Dr. Alice Ajeh, the company’s Stakeholders Relations Manager, who represented Mr. Igo Weli, General Manager External Relations, said on the sidelines of the event that was also attended by the security agencies, that Shell, government, and the communities jointly managed the funds. “We have spent N7 billion in the Niger Delta this year in the GMoU clusters, not in Bayelsa alone. What happens with the GMoUs is that we agree with the communities in the program they will have and shell puts money into it. So that money goes into an account that shell, government and the communities operate. “Many of the areas include health, education, entrepreneurial development and other infrastructural development. But that is what has been released, it does not mean that that is all we are spending,” she said.

The company also reiterated its earlier position that it had between 2012 and 2016 along with its partners contributed $29 billion to the Nigerian government while $1.8 billion was paid to the Niger Delta Development Commission (NDDC) since inception in 2002.  Data made available by the oil company also indicated that its share of royalties and corporate taxes paid to the Nigerian government stood at $ 1.04 billion in 2016, while 94 per cent of Shell’s contracts were now awarded to Nigerian companies amounting to $ 0.74 billion.

It also showed that 96 per cent of the entire Shell employees in the country were Nigerians while direct spending on social investment by the company and its partners was $29.8 million. Ajeh said the consultations with stakeholders had become important so as to iron out areas of disagreements as well as update them on the direction the oil and gas industry was headed globally.
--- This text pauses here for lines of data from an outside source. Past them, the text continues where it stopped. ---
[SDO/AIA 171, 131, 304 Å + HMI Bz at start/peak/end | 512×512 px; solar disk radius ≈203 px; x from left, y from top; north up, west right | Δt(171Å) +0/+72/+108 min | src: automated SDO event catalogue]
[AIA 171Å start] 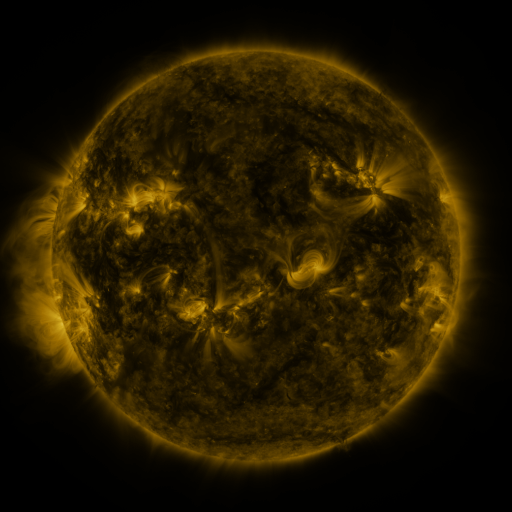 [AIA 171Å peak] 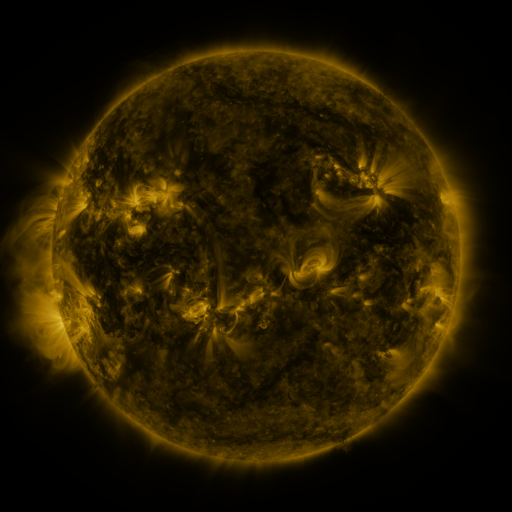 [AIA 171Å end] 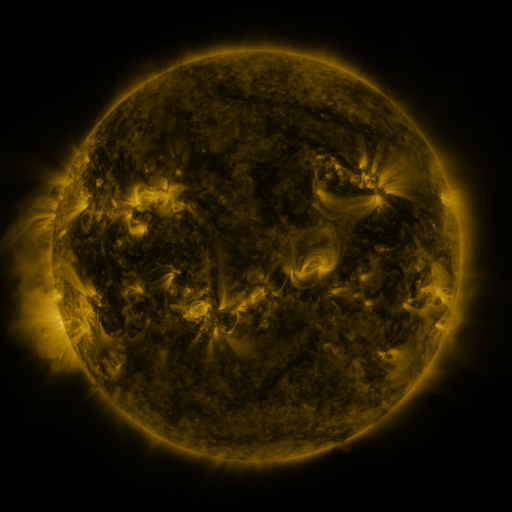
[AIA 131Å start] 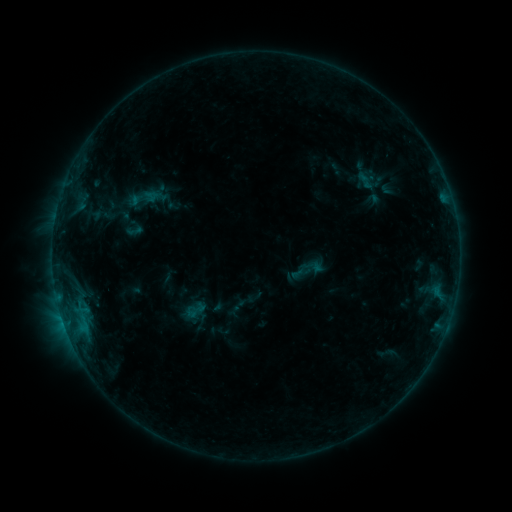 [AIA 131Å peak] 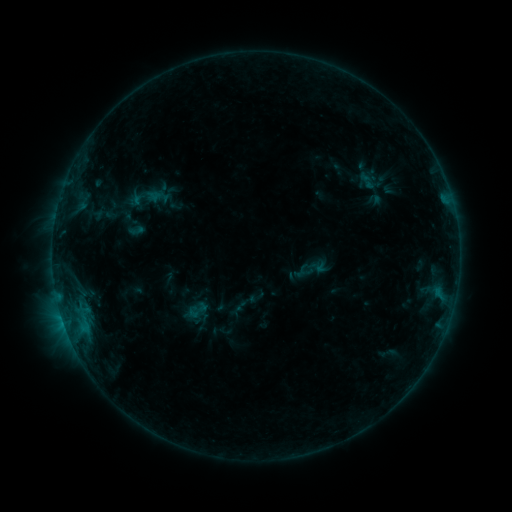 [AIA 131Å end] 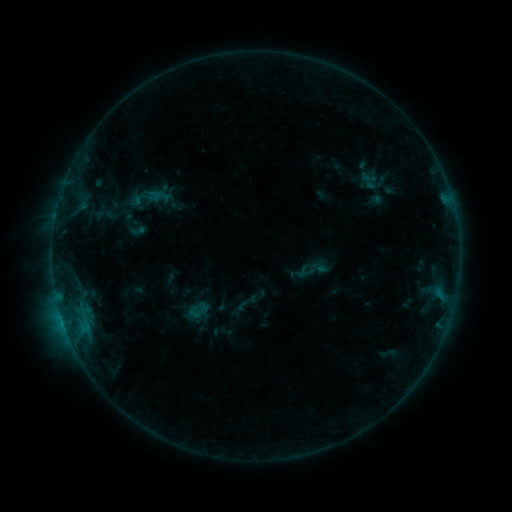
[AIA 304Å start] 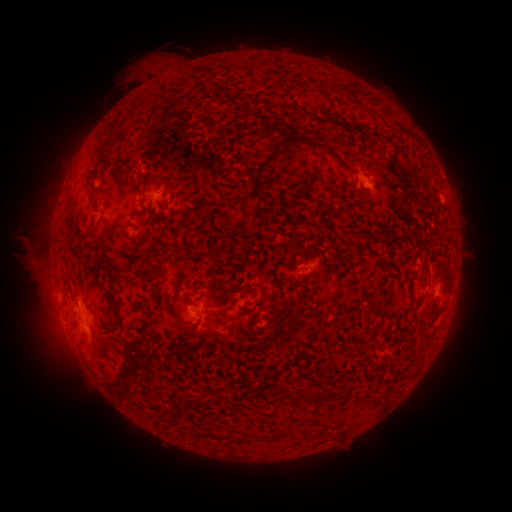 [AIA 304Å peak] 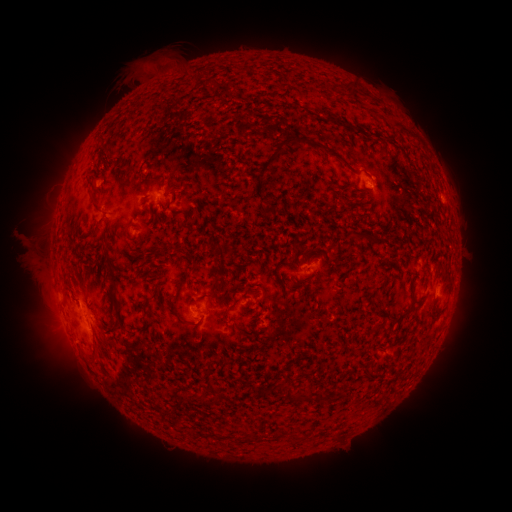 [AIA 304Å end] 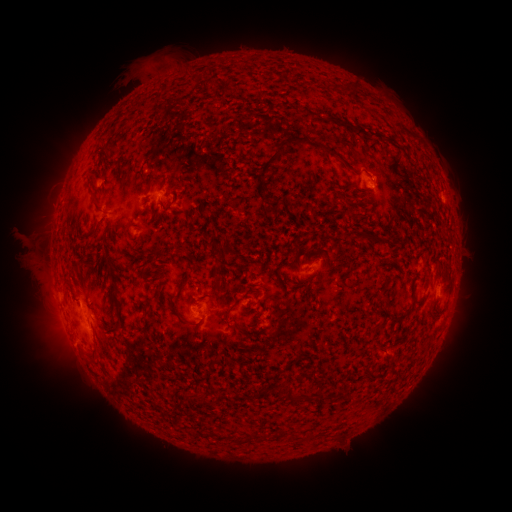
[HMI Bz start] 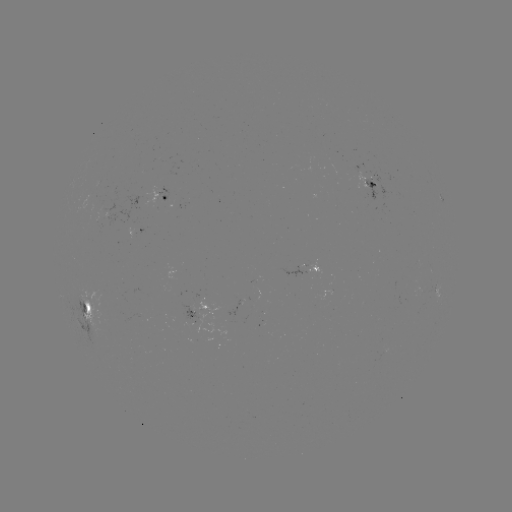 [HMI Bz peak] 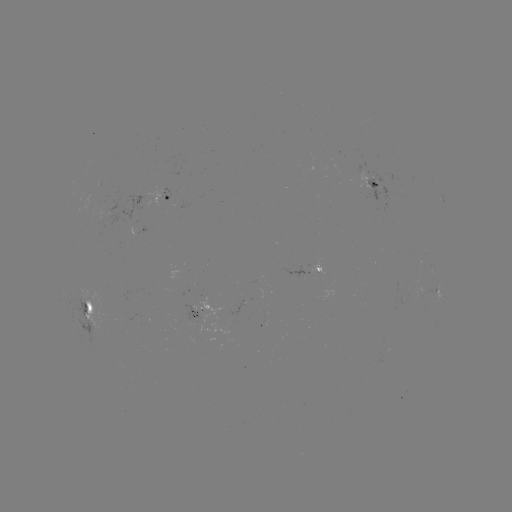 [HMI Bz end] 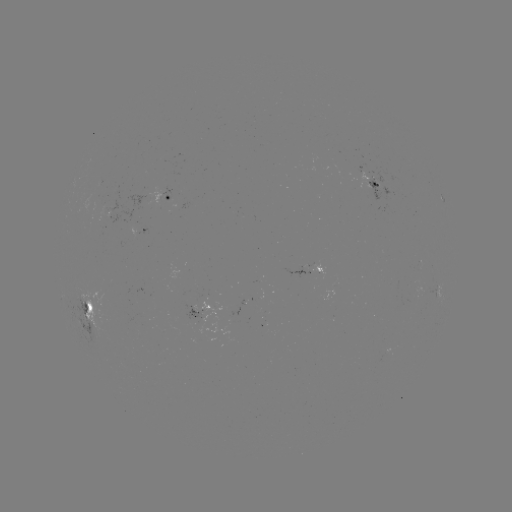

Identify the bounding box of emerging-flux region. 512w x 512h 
[97, 200, 104, 214].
“We are here because we believe that we need to discuss with our stakeholders and we are holding these meetings according to clusters. We are opening up the conversation. It’s not about Shell but about the Niger Delta, our challenges, but also challenges of the delta and how we can solve them,” she said. The Shell representative added, “ We would like everybody to see the issues the way we see them and also make recommendations and solutions as a people. We are bringing global issues to the people’s attention. “Sometimes they don’t know. We have not come here for a finger pointing exercise. It’s about looking at the issues and how we can deal with them differently. How the Niger Delta can take advantage of what is going on so that we are not stranded by what is going to happen.”

She stated that many countries were opting for viable alternatives to oil, stressing that Norway had already said that by  2025 there would be no oil and gas powered vehicle while the United Kingdom (UK) pegged theirs at 2040, whereas 80 per cent of Nigeria’s revenue still comes from the product.In his remarks, the Commissioner of Police in Bayelsa, Mr. Amba Asuquo, called for collective action to stop vandalism and oil theft by all stakeholders, including the oil companies and the communities, adding that the only way peace could be achieved was by working together.